Yet not all the forces at work there were violently libertarian. John Stuart Mill was one of a number of subscribers who set up a fund to endow “a place for political lectures and discussions independent of coerced tavern keepers and licensing magistrates”; a location was chosen, “in a neighbourhood well known to the democracy of London,” and the hall was established at 37a Clerkenwell Green which had once been a school for the children of Welsh Dissenters. It became known as the London Patriotic Club and its history of twenty years “is a history of radical issues”; Eleanor Marx Aveling, Bradlaugh and Kropotkin all used it as a centre for demonstrations and mass meetings. But perhaps the most interesting occupant was one of the last. A socialist press had been founded at the premises in the 1880s, and in 1902 Vladimir Ilyich Lenin walked every day from his lodgings in Percy Circus to Clerkenwell Green in order to edit an underground revolutionary journal entitled Iskra, “The Spark,” which was meant to ignite Russia. It might be mentioned here that in the seventeenth century the printers of Clerkenwell were denounced for issuing “Blasphemous and seditious” literature. That prolonged pattern or alignment of activities continued well into the twentieth century when the Communist newspaper, the Morning Star, had its offices just west of the green in Farringdon Road. In the 1990s the magazine for the homeless and the unemployed, the Big Issue, took up residence a few yards south of the green in the same area where Wat Tyler had led his army of radical protesters more than six hundred years before.

So over a period of time, in one tiny part of the city, at first outside “the bars” and then within the ever expanding capital, the same forms of activity have taken place. It may simply be coincidence that Lenin followed in the path of the seventeenth-century printers. It may have been in conformity to habit, custom, or some kind of communal radical memory that the Chartists, the London Corresponding Society and the unions chose the same area for their meetings and demonstrations. It may be chance that the nineteenth-century affrays took place in the same vicinity as those of the fourteenth century. The editor of the Big Issue has assured the present author that he had no notion of Clerkenwell’s radical history when he decided to situate the office of his magazine in the area.

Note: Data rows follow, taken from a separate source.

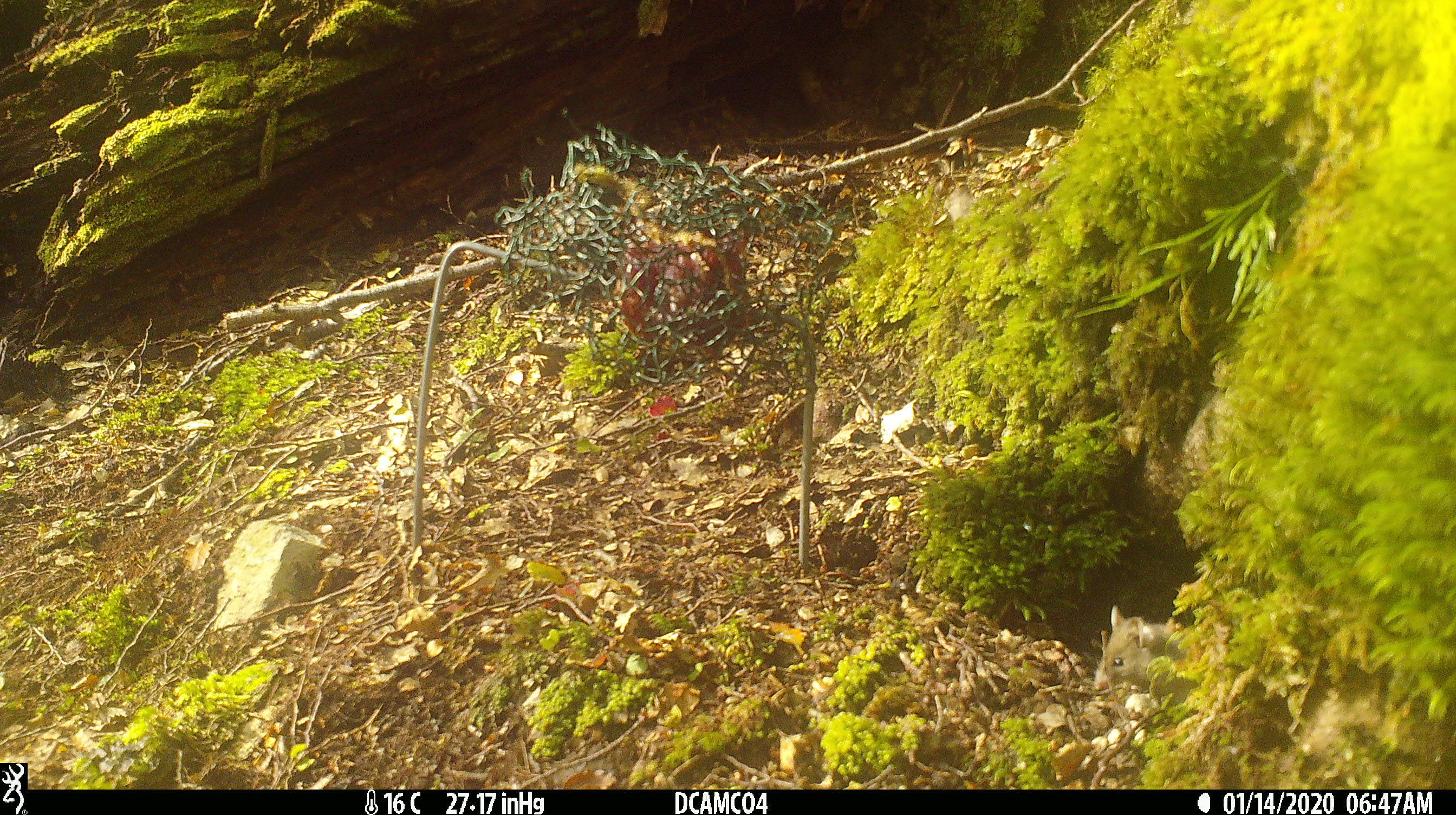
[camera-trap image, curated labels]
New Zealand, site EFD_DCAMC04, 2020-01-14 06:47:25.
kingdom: Animalia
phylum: Chordata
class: Mammalia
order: Rodentia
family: Muridae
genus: Mus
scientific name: Mus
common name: mouse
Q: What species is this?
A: Mouse (Mus).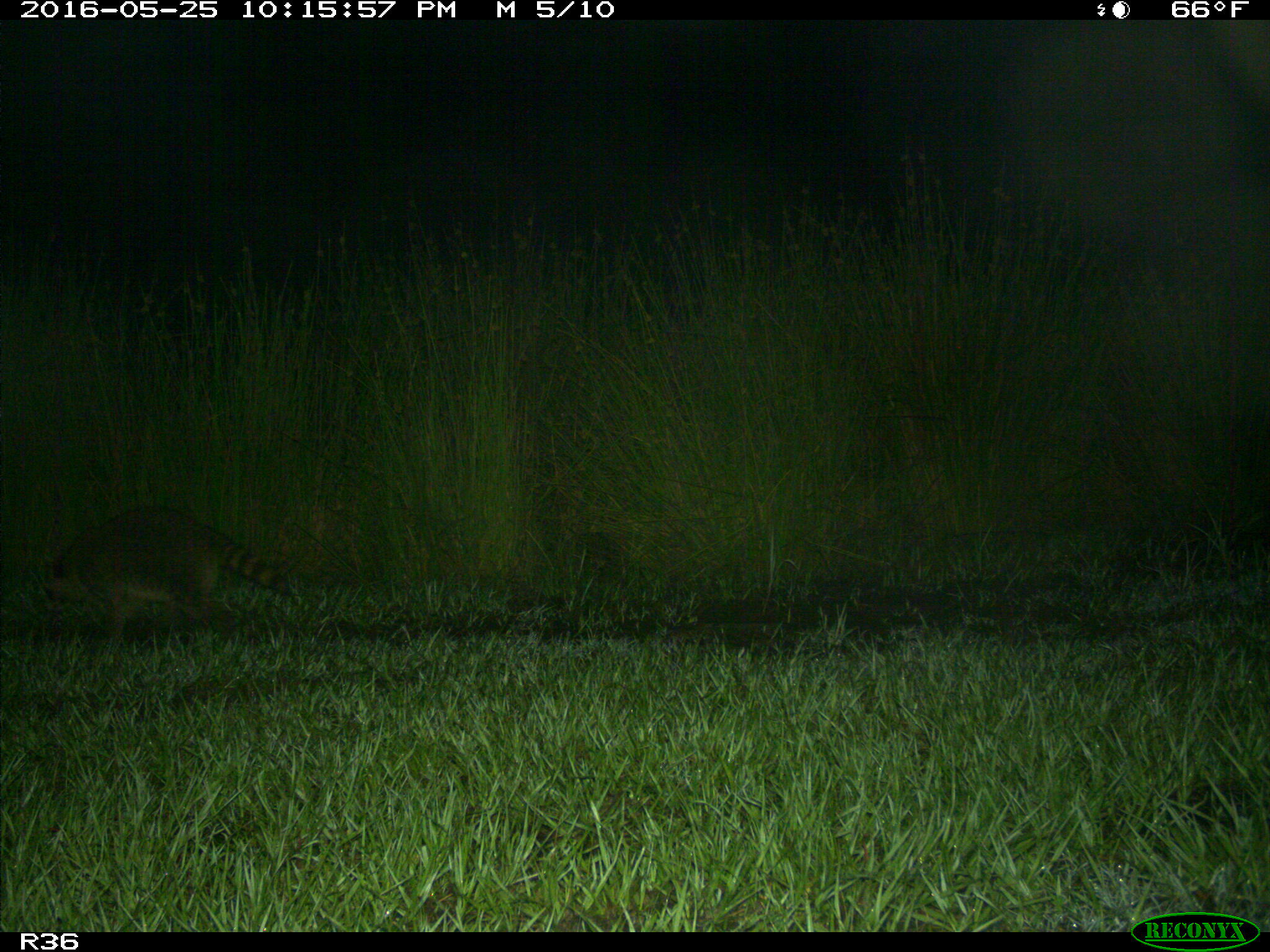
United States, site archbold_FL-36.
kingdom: Animalia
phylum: Chordata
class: Mammalia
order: Carnivora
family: Procyonidae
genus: Procyon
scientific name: Procyon lotor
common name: common raccoon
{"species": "Procyon lotor (common raccoon)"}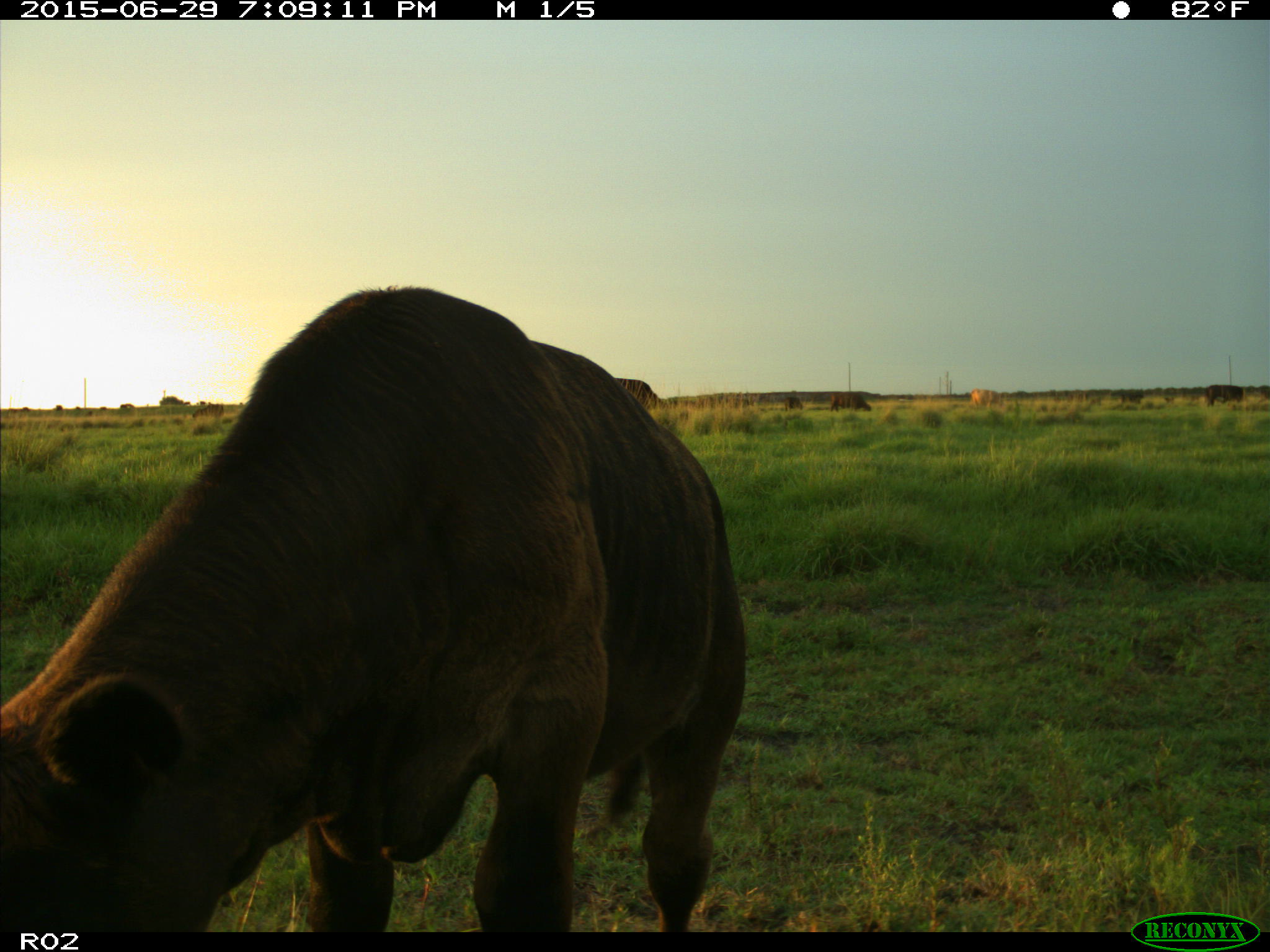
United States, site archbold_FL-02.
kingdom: Animalia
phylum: Chordata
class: Mammalia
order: Artiodactyla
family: Bovidae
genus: Bos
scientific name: Bos taurus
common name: domestic cow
Bos taurus (domestic cow).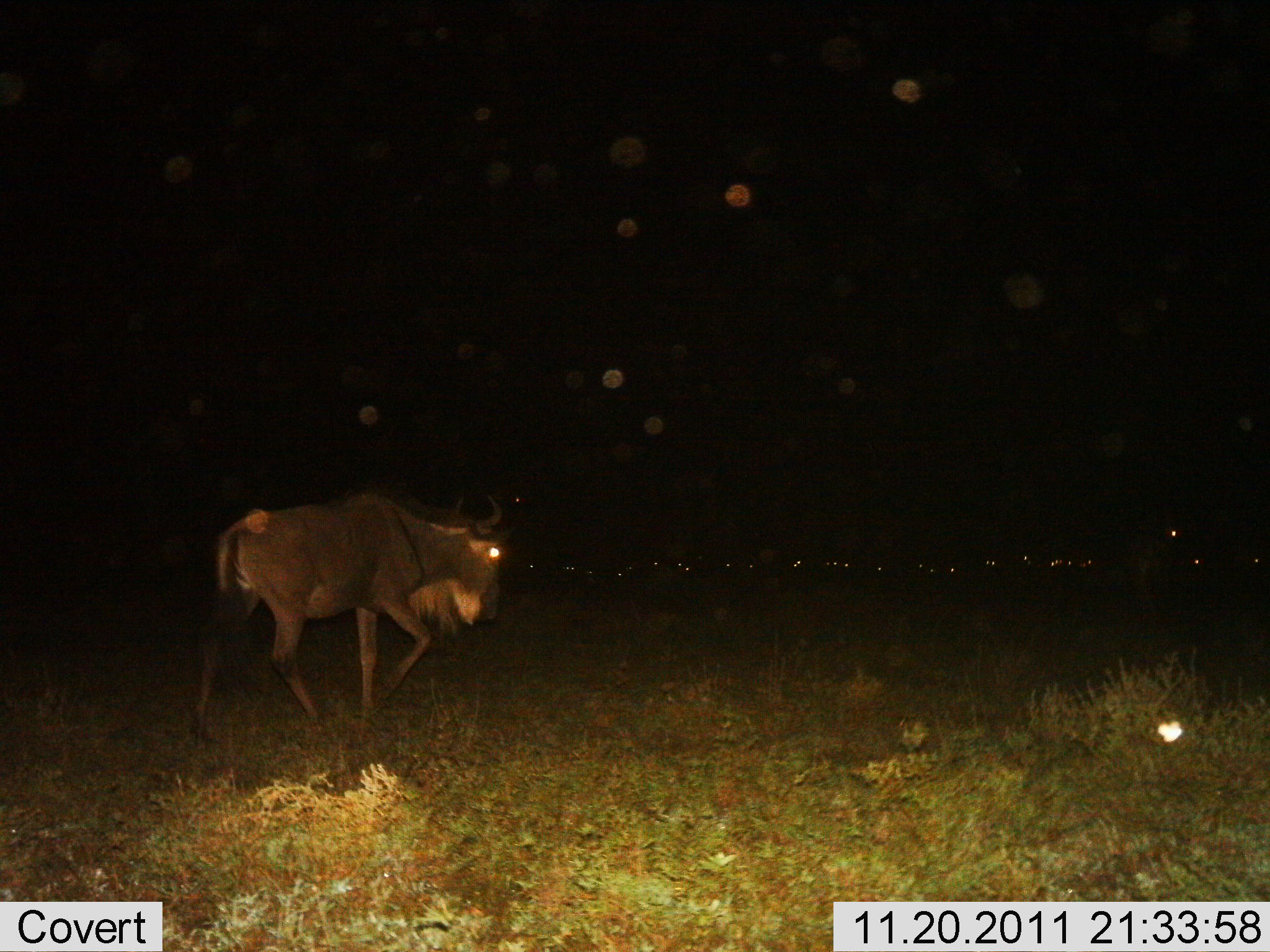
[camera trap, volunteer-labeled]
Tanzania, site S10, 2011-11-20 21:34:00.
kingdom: Animalia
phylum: Chordata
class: Mammalia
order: Artiodactyla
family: Bovidae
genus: Connochaetes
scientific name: Connochaetes taurinus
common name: blue wildebeest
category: wildebeest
Wildebeest (blue wildebeest) (Connochaetes taurinus), count 1. Behavior (volunteer vote fractions): standing 27%, resting 18%, moving 82%, interacting 0%. Young present (vote fraction): 0%. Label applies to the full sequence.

But other territorial clusters abound. The emergence of Clerkenwell as an instigator or abettor of radical activity is paralleled, for example, by the gradual identification of Bloomsbury with occultism and marginal spiritualism. When the great London mythographer William Blake was completing his apprenticeship in Great Queen Street, an elaborate Masonic lodge was being constructed opposite his employer’s workshop. It was the first city headquarters for what was then a controversial occult order of adepts who believed that they had inherited a body of secret knowledge from before the Flood. Before the erection of their great hall they had congregated at the Queen’s Head in Great Queen Street, and, in the same street less than a century later, the occult Order of the Golden Dawn held their meetings. The Theosophical Society met in Great Russell Street while around the corner, opposite Bloomsbury Square, exists the Swedenborg Society. Two occult bookshops can be found in the vicinity, while the Seven Dials close by marks the convergence of astrologers in the seventeenth century. So here again there seems to be a congregation of aligned forces, by coincidence or design, remaining active within the neighbourhood of a very few streets.

One street, and a particular church, also throw a suggestive light upon London itself. According to Stephen Inwood in A History of London, St. Stephen’s, Coleman Street, was “an old Lollard stronghold”; in the early sixteenth century it became a centre of incipient Lutheranism where heretical texts were placed on sale. In 1642 the five Members of Parliament whom Charles I rashly tried to arrest on charges of treason took refuge in Coleman Street-“a loyal street to the Puritan party”-which was “their stronghold.” Six years later Oliver Cromwell met with his supporters in the same street, as can be gathered in the trial of Hugh Peters after the Restoration.

COUNSEL: Mr. Gunter, what can you say concerning meeting and consultation at the “Star” in Coleman Street?

GUNTER: My lord, I was a servant at the “Star” in Coleman Street … that house was a house where Oliver Cromwell, and several of that party, did use to meet in consultation.